UWS 1.1 alternative, WAIT

Dave Morris dave.morris at metagrid.co.uk
Wed Jun 4 16:16:25 PDT 2014


Hi all,

The following ideas are based on suggestions raised at the meeting, plus 
some ideas discussed with Pat after the meeting. Please bear in mind 
some or all of this may be wrong, it is still a work in progress.

---- DRAFT IDEA ----

What if we keep the existing endpoint and add a WAIT parameter to the 
UWS methods.

The WAIT parameter could be passed to any of the existing UWS methods, 
including both the GET and POST requests.

The meaning of the WAIT parameter is defined as :

a) If a 'state change' is not possible, because the job has reached a 
static 'end state', then the request returns immediately as normal.

b) If a 'state change' is still possible, then the server may block 
until a 'state change' does occur, up to the maximum number of seconds 
given by the value of the WAIT parameter.
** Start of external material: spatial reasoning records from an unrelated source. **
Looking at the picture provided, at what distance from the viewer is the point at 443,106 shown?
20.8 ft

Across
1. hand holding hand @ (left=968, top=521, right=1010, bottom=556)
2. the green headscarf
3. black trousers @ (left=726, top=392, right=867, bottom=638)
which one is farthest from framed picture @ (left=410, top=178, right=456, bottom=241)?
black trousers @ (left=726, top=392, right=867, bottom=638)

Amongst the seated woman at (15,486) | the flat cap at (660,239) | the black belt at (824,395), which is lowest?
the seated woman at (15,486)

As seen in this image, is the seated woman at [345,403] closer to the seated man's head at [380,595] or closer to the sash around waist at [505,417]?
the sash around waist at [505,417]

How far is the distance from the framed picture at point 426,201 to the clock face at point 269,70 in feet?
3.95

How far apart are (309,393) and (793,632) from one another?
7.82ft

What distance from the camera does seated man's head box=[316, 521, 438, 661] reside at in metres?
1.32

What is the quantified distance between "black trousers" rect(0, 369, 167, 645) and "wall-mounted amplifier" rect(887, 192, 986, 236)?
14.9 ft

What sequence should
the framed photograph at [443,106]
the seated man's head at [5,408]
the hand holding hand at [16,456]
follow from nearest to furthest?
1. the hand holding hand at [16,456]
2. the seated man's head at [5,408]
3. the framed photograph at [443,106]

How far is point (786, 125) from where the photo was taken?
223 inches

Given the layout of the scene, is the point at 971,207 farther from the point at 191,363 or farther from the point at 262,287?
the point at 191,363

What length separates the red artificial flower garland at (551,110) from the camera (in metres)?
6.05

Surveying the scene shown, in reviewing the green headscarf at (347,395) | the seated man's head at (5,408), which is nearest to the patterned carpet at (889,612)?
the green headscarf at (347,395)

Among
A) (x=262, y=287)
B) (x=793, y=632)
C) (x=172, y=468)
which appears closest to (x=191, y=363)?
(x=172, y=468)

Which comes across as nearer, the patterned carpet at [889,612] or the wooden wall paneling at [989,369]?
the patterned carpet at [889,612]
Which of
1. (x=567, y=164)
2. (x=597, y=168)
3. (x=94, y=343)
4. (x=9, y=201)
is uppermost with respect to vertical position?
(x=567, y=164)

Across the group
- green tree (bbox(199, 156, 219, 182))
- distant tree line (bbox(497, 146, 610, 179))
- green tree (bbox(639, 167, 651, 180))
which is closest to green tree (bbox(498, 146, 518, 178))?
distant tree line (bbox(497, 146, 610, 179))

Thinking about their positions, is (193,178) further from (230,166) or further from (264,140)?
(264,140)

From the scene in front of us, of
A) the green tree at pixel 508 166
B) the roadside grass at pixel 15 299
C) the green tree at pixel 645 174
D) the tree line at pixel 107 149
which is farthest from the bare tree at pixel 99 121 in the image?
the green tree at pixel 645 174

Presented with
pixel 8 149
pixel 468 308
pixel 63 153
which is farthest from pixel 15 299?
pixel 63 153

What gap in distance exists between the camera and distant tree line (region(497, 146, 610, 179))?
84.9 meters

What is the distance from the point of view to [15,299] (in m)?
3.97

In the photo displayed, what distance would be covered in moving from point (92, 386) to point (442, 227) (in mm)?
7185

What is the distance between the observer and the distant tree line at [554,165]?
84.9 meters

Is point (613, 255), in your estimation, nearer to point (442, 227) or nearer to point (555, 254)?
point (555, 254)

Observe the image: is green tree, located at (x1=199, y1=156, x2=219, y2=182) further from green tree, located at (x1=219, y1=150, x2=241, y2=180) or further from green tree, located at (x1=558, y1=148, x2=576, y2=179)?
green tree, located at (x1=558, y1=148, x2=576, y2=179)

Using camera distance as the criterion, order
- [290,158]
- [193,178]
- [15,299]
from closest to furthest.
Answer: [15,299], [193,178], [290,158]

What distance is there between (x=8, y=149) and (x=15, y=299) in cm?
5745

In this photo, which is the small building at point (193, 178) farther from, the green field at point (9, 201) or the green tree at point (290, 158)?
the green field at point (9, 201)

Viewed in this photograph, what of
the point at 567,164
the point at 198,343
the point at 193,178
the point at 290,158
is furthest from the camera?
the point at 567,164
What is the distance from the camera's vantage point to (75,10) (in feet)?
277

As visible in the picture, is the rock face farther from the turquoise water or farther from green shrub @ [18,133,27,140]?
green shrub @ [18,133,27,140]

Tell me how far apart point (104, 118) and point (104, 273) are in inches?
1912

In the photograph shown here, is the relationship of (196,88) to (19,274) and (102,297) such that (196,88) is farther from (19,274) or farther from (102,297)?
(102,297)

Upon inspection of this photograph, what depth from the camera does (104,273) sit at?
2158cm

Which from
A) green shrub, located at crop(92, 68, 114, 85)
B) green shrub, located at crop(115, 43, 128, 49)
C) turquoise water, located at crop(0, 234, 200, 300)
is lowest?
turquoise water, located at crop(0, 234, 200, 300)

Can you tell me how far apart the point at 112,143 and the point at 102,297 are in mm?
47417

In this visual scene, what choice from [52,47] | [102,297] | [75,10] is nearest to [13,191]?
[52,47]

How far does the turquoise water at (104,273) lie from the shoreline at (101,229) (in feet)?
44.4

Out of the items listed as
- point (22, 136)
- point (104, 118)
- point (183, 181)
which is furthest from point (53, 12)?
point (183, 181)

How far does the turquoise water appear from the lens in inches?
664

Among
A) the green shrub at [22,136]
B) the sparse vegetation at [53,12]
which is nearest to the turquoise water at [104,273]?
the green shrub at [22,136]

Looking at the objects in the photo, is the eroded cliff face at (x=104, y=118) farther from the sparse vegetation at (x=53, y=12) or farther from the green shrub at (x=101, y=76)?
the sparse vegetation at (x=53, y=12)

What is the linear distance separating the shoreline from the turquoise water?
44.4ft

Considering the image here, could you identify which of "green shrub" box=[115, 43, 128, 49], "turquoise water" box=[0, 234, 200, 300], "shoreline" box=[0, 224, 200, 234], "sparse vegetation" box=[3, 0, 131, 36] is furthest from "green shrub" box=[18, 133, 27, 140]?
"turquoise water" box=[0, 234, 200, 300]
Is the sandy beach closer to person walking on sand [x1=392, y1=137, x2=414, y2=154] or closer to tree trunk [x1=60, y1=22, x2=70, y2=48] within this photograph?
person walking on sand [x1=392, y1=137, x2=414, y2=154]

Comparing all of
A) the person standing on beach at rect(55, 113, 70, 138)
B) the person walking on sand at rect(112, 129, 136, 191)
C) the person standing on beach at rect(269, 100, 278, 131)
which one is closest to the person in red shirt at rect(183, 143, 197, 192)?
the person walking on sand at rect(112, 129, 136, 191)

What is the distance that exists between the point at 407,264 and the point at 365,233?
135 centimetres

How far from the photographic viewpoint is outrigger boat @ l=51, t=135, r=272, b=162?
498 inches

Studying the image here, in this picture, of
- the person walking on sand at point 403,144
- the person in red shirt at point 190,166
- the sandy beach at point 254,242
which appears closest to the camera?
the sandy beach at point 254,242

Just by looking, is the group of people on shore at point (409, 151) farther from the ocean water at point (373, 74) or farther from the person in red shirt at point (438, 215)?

Where a 'state change' is defined as :

c) A change to the job status or phase, or the status or value of one or 
more of the job results.

This could allow us to add a level of blocking behaviour to all of the 
UWS methods, without having to make any additional requests or redirects 
beyond what is already required for normal UWS operation.

----

For example :

To start a UWS job, we currently use a POST request to set the phase, 
and then use GET requests to poll the server to see when the job 
completes.

If we add a WAIT parameter the initial POST request, then it may block 
until either the state changes or the time limit is reached.

A POST request with ?PHASE=RUN&WAIT=60 means the client is willing to 
wait for 60 seconds before it expects a response.

If a 'state change' occurs before the 60 seconds has elapsed, then the 
server may respond as soon as the event occurs, otherwise the server may 
block until the 60 seconds has expired before responding.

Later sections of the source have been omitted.